The Magic Number (Going into more Detail)

     Whether you wanted it or not, it's here. The Magic Number Part 2 has arrived. In one of my previous blog posts, we talked about the number 7 and how it applies to writing elevator pitches. In my opinion and with my experience, I have discovered that there are 7 steps to successfully writing an elevator pitch and today I will write around 7 sentences about each of these 7 steps. This blog post is brought to you by the letter 49. (It's not so good the second time, is it?) 

     The first step is to have a topic. Topics inform your audience about what it is you will be talking about and it gives them something to expect. Your topic should be included in the first couple sentences of your pitch. Remember that the point of your elevator pitch should be to get across something that you have to offer. This will most likely either be a service, idea, or product. Another thing to keep in mind is that your topic is the thing that will intrigue your audience and it is important to have a good first impression. You need to get all of this across in (ideally) one sentence, every word must count. 

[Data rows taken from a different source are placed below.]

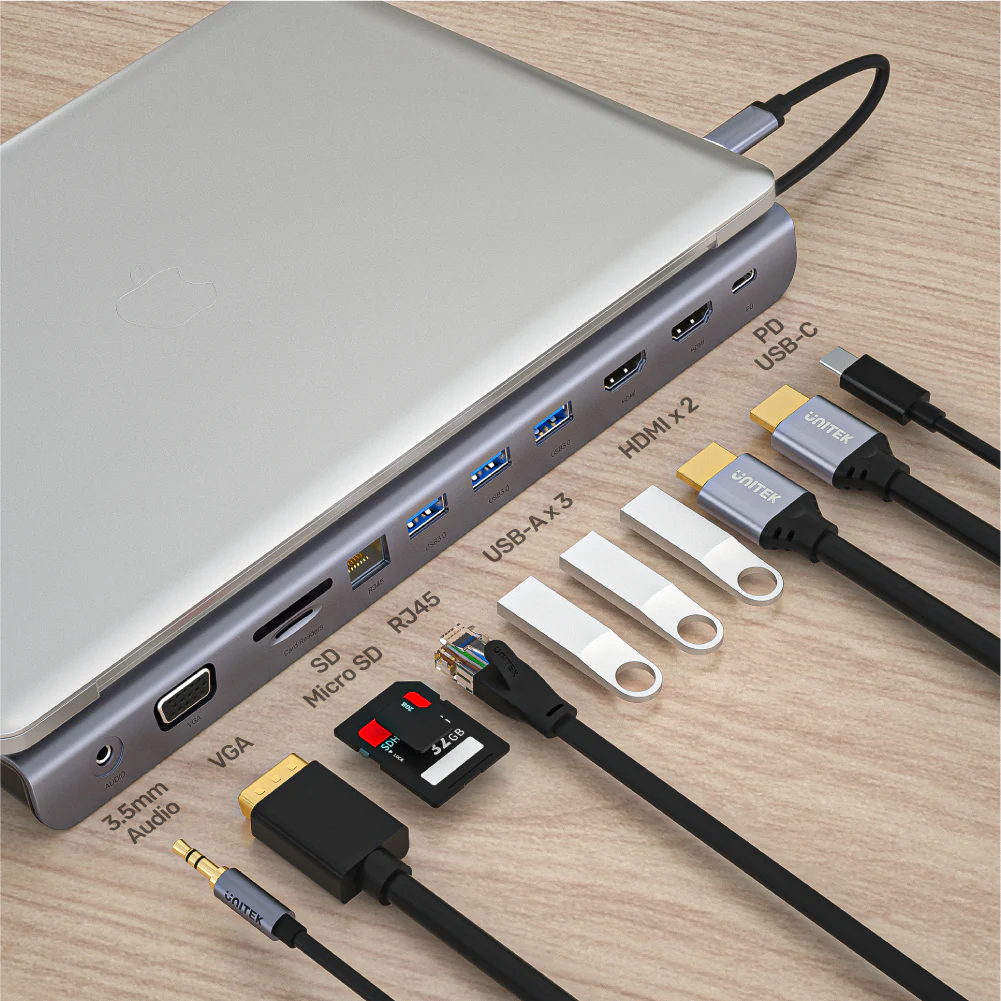 Type-C 11 in 1 Adapter 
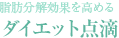 脂肪分解効果を高めるダイエット点滴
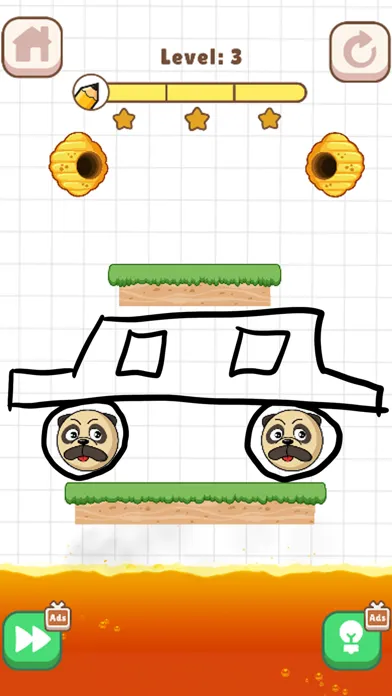 Ảnh chụp màn hình của Save The Dog: Bee Draw Puzzle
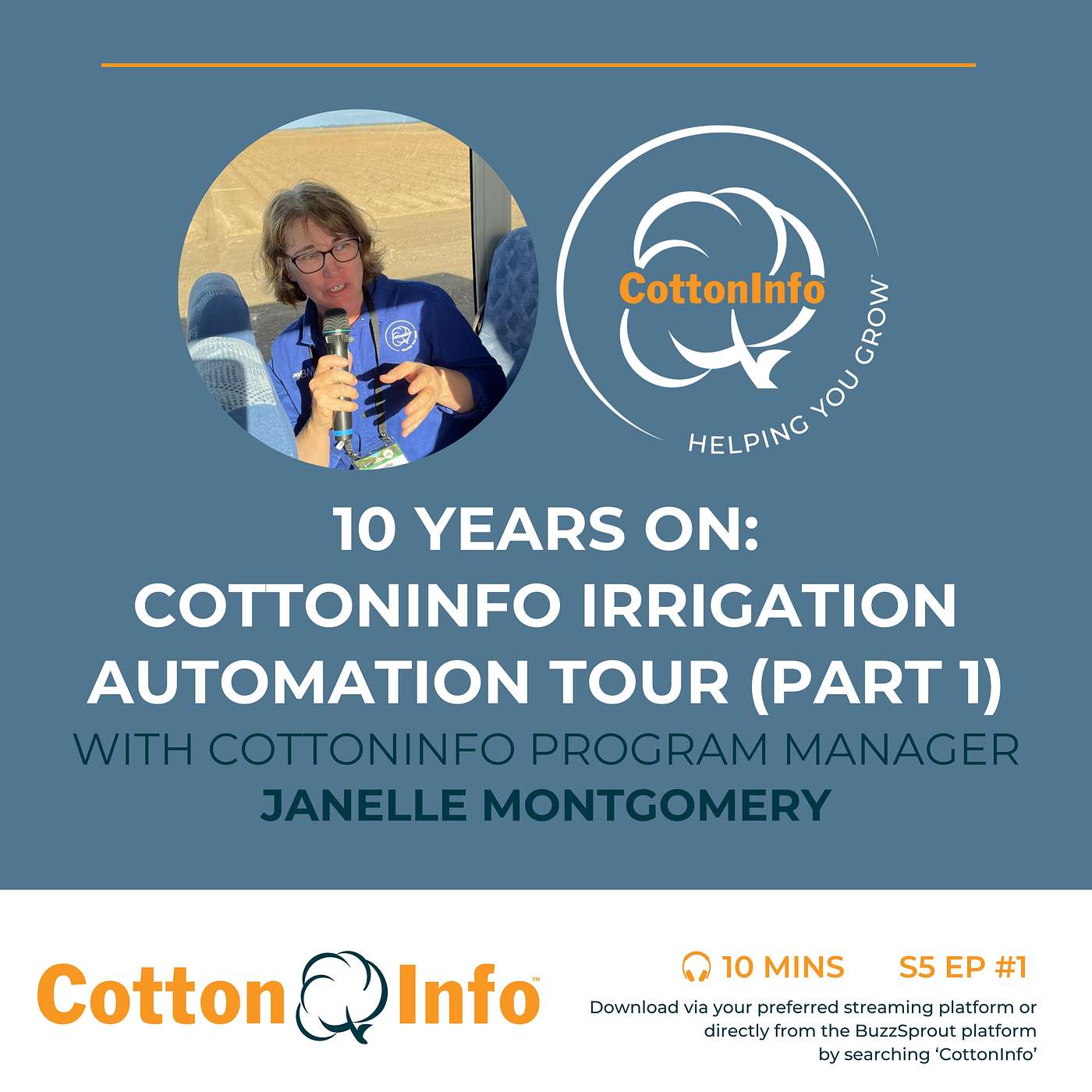 ((SEASON 5)) 10 years on: CottonInfo Irrigation Automation Tour (Part 1) with Janelle Montgomery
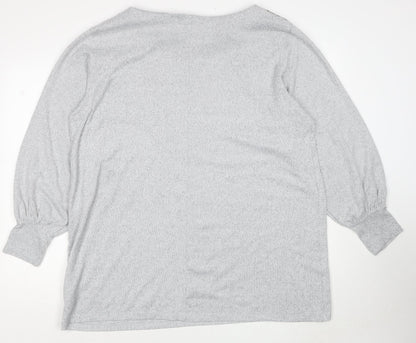 Womens UK Size 20 Marks and Spencer Grey Pullover Jumper
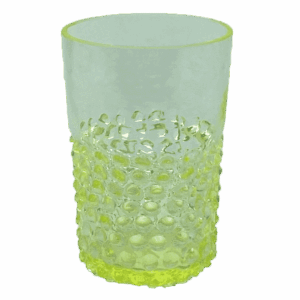 Sklenice 0,2l - Hobnail – Ananas – uranová žluť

    This brings me to the second step. The second step is to be concise. You only have 7 sentences and so you have to make sure each one counts. Stick to what you need to say, there's no need for humour. Make what you say incredibly to the point and specific, it's a waste of time to ramble. If you ramble, you could lose your opportunity. Remember the point of an Elevator Pitch, getting on an elevator with a possible investor and they're busy, so you only have until they get off the elevator, less than 2 minutes.

     Next up is step 3, the problem. What's the problem that your service, idea, or product is trying to fix. What you're selling is useless if it doesn't have a purpose, usually making something difficult easier. Here's an example, granola bars. The problem that occurs that granola bars want to fix is hunger. Problems are really important and they are a big part of your elevator pitch. Something to keep in mind is that your problem needs to affect a lot of people, not just a few. 

     It's time for step 4, aka the solution. You can't have a problem without a solution, everybody knows that. To continue the granola bar metaphor, the solution they have is quite obvious, buy the granola bars. 

     Step 5! Practice, practice, practice and practice some more. If the Elevator Pitch is used for the hypothetical situation it was developed for, you don't have very much time. In order to get your point across you need to know exactly when to say something and especially how to say it. Don't throw away your shot! (Hamilton the musical reference, bonus points if you got it.)

     Fact: it's time for step 6. For step 6, remember to put in some facts; some shocking and some purely captivating. Facts are a really good way to get your point across, I suggest using statistics as they work better. Have between 1 and 2 sentences set aside in your pitch for facts, they are for sure a must have.

     Finally, for step seven, achieve success. If you've come this far and are confident in yourself, go out and give it a try. Talk to people and make connections, after all, that's what an Elevator Pitch is for.

Thank you for reading my blog post today, I hope you've learned something about Elevator Pitches.